First, it’s necessary to retrieve the reference databases for taxonomic and species assignment. A selection of formatted reference databases can be found here. In this example we will begin by downloading reference databases derived from the NCBI 16S database and the RDP database.
Having downloaded the reference databases, return to R to perform taxonomic assignment.
Alternatively, it is possible to assign taxonomy to the denoised amplicon sequences by using the NCBI nucleotide BLAST tool. This can be done by copying and pasting individual sequences into the online BLAST portal. Then selecting the highly-curated NCBI 16S rRNA database as a reference.
Try running BLAST for the most and least abundant ASVs in your output fasta file.
Try running BLAST against the NCBI Nucleotide collection database, rather than the 16S rRNA database.
Note that it’s also possible to install BLAST locally and run it from the commandline. However, if you do this, for taxonomic assignment, be very careful about the arguments you provide.
Conclusions
DADA2 and other denoising algorithms provide a different approach to dealing with sequencing error compared to more traditional OTU-based analysis.
In OTU analysis sequencing error is removed by collapsing sequences at an identity threshold that is (hopefully!) higher than the error rate encountered on a particular sequencing platform. DADA2 models this error before removing it from each (unique) sequence.
Both approaches have strengths and weaknesses. Proponents of denoising algorithms argue that they have two major theoretical advantages:
-
First, they remove the need to collapse legitimate sequence variation that may occur between closely related taxa. This enables finer taxonomic resolution in 16S studies.
-
Second, the ability to identify exact sequences means sequences can be compared across studies. By contrast, the manner in which OTUs are generated means they are unique to the study in which they are derived.
While these are significant advantages, biological judgement is required when interpreting denoised amplicon data. For example, how many of the denoised amplicon sequences could confidently be classified to species level? To what extent does this depend on the completness and accuracy of the 16S rRNA reference databases?

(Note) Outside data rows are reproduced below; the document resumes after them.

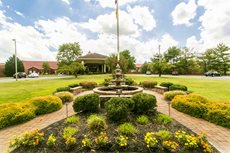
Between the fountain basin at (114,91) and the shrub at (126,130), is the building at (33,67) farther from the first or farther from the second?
the shrub at (126,130)

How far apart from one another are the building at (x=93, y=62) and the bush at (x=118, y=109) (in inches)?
1433

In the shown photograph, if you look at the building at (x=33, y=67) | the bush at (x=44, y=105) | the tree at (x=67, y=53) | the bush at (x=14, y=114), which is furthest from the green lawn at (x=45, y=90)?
the building at (x=33, y=67)

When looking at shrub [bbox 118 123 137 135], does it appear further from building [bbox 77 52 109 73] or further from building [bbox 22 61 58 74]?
building [bbox 22 61 58 74]

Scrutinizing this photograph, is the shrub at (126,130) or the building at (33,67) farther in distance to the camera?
the building at (33,67)

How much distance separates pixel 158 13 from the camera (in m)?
13.0

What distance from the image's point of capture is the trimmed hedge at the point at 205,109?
490 centimetres

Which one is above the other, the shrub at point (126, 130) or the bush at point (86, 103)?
the bush at point (86, 103)

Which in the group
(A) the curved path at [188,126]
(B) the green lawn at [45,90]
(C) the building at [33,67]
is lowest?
(A) the curved path at [188,126]

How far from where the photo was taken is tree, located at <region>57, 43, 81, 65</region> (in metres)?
33.2

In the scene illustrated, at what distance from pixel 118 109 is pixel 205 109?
351cm

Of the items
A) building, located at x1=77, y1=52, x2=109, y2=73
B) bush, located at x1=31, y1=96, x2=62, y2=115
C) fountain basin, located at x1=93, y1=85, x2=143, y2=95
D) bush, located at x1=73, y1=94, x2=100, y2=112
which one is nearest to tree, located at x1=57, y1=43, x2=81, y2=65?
building, located at x1=77, y1=52, x2=109, y2=73

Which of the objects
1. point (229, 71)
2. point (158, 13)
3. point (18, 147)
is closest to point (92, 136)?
point (18, 147)

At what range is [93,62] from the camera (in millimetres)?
43594

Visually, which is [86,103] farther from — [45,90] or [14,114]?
[45,90]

Another interesting point to consider is that the three samples analyzed in this session were drawn from a mock community made up of 36 bacterial species. The list of included species is given below:
Actinomyces naeslundii MG-1 | Akkermansia muciniphila | Bacteroides caccae |
Bacteroides vulgatus | Bifidobacterium dentium | Bifidobacterium longum subsp. infantis |
Corynebacterium accolens | Corynebacterium amycolatum | Corynebacterium matruchotti |
Enterococcus faecalis | Escherichia coli | Eubacterium brachy |
Faecalibacterium prausnitzii | Fusobacterium nucleatum subsp. nucleatum | Gardnerella vaginalis |
Lactobacillus crispatus | Lactobacillus gasseri | Lactobacillus iners |
Lactobacillus jensenii | Lautropia mirabilis | Moraxella catarrhalis |
Porphyromonas gingivalis | Prevotella melaninogenica | Prevotella nigrescens |
Prevotella oralis | Propionibacterium acnes | Rothia dentocariosa |
Ruminococcus lactaris | Staphylococcus aureus subsp. aureus | Streptococcus agalactiae |
Streptococcus mutans | Streptococcus pneumoniae | Streptococcus sanguinis |
Tannerella forsythia | Treponema denticola | Veillonella parvula |
How many ASVs were generated by DADA2 compared to the number of species in this community?

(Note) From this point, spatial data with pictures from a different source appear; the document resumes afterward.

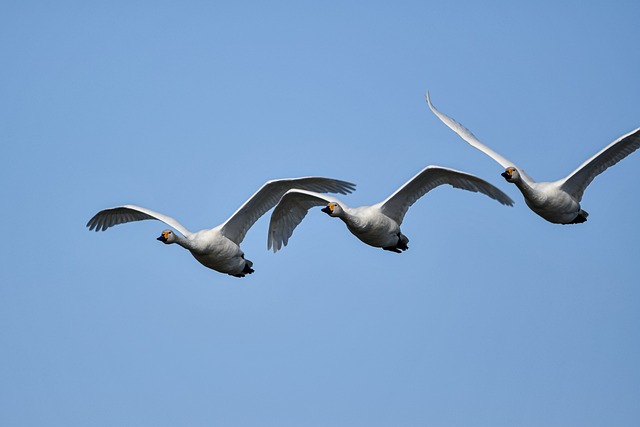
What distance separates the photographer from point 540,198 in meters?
36.8

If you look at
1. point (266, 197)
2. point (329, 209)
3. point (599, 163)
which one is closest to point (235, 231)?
point (266, 197)

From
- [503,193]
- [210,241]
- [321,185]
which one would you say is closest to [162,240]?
[210,241]

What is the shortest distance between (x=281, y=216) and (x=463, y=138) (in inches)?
238

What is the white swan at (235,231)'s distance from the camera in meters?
37.3

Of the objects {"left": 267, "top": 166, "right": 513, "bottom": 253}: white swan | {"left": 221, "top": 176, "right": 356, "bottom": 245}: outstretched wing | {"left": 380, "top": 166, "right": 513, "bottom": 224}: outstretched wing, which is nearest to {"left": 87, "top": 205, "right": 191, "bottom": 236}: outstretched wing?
{"left": 221, "top": 176, "right": 356, "bottom": 245}: outstretched wing

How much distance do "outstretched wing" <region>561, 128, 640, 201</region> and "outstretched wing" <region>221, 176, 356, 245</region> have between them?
6.21m

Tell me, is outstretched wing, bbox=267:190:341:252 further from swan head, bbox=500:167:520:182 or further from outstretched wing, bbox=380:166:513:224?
swan head, bbox=500:167:520:182

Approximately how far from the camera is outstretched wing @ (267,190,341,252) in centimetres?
3806

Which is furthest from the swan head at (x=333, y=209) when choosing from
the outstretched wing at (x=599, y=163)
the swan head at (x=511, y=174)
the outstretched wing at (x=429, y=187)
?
the outstretched wing at (x=599, y=163)

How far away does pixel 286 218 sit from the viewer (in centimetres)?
3844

How many of the species above were identified by the different taxonomic classification approaches?
What happens when you run these three samples through the OTU pipeline introduced in the main session?

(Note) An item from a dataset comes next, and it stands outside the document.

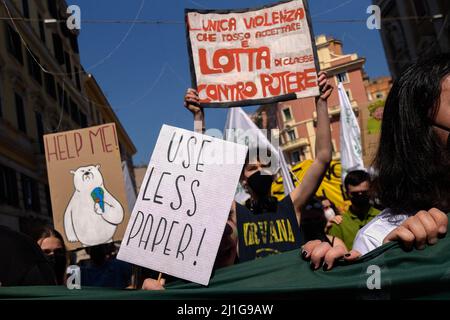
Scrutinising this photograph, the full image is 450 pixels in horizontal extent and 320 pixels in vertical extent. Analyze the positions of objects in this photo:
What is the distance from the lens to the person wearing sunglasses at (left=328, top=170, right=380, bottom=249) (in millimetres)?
3932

What happens when you increase the identity threshold used for OTU clustering from 97% to 99%?
One final point to consider when interpreting ASVs is that many bacteria contain multiple copies of the 16S gene that may vary in their sequence composition. The image below shows the observed (left) and predicted (right) frequency of nucleotide substitutions occurring across the seven (~1500bp) 16S genes present in the genome of Escherichia coli strain K-12 subst. MG1655. In total five of these seven 16S genes are unique, while the remaining two are identical.
How many E. coli ASVs were detected by DADA2?